Mediation also creates a process, but one that revolves around a conflict. The focus of the process is that all sides have an equal say, can respectfully communicate their backgrounds and common interests and ideally develop the first approaches to a solution. Here too, the mediator stays out of the conflict completely, structures and visualises in such a way that emotions can calm down (conflicts are always emotionally charged), and then facilitates creative work on the solution. In terms of time, this continues until the mediation ends without an agreement or, better, after a resolution is reached that is consistent for all sides.
Training serves to develop skills and knowledge and follows the principles of adult education. The trainer sees herself as an equal to the participants and offers her expertise interactively (no classical teaching). The participants also contribute their expertise and "take on board" what they consider to be right and important.

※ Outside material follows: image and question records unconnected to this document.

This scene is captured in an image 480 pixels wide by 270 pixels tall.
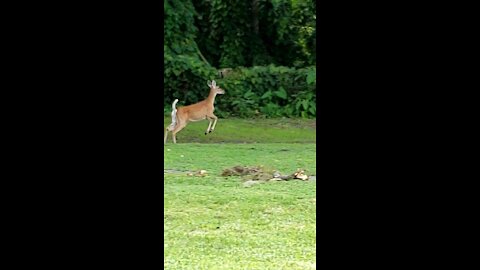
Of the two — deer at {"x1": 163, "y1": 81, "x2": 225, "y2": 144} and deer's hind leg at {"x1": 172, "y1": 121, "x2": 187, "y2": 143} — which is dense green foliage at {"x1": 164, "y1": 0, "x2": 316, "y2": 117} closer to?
deer at {"x1": 163, "y1": 81, "x2": 225, "y2": 144}

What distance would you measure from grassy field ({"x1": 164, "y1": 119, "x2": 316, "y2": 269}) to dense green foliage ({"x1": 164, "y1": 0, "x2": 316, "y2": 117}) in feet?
3.63

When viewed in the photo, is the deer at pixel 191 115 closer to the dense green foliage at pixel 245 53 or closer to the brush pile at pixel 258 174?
the dense green foliage at pixel 245 53

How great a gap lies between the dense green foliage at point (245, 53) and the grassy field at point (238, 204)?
3.63 ft

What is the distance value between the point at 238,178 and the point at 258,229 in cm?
166

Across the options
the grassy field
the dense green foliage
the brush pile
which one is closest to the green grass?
the grassy field

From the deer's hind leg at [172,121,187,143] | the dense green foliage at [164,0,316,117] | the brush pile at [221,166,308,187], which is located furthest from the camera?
the dense green foliage at [164,0,316,117]

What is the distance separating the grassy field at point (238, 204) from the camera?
4.05 meters

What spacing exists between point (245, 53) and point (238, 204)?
669 cm

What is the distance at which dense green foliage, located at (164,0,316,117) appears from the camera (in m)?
9.98

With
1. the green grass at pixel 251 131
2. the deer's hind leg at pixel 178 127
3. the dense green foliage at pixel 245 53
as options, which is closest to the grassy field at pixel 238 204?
the green grass at pixel 251 131

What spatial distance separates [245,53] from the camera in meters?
11.9

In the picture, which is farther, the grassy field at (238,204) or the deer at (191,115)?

The trainer provides information based on the assignment, plans exercises for the development of competences, offers feedback and ideas – always in dialogue with the participants. The focus of this process is on designing "learning steps".
Teaching content virtually often takes longer than face to face. This has several reasons: Often the "webinars" are simply teaching conversations poured into Powerpoints with little to make them memorable.
Interactive versions are better, in which case the prerequisite is that participants must feel comfortable using the technology, which must also be assured to work. My experience is that blended learning concepts are often offered because they allow a good mix of independent content development and then joint reflection. However, on the part of the participants, this means a high level of commitment and discipline. These "flipped classroom" concepts work especially well when the subject matter is knowledge transfer and competence development, which can be easily achieved through dialogue methods. Some excellent tools also allow 3D interactions and can also serve well for accompanying coaching, but they also require a certain level of technical prerequisites and preferences.
The clear advantage lies in being independent of location. If action competences are to be developed, a combination of presence and online formats or of virtual seminar and coaching formats are suitable. A face-to-face event will be both more lively and feel more complex.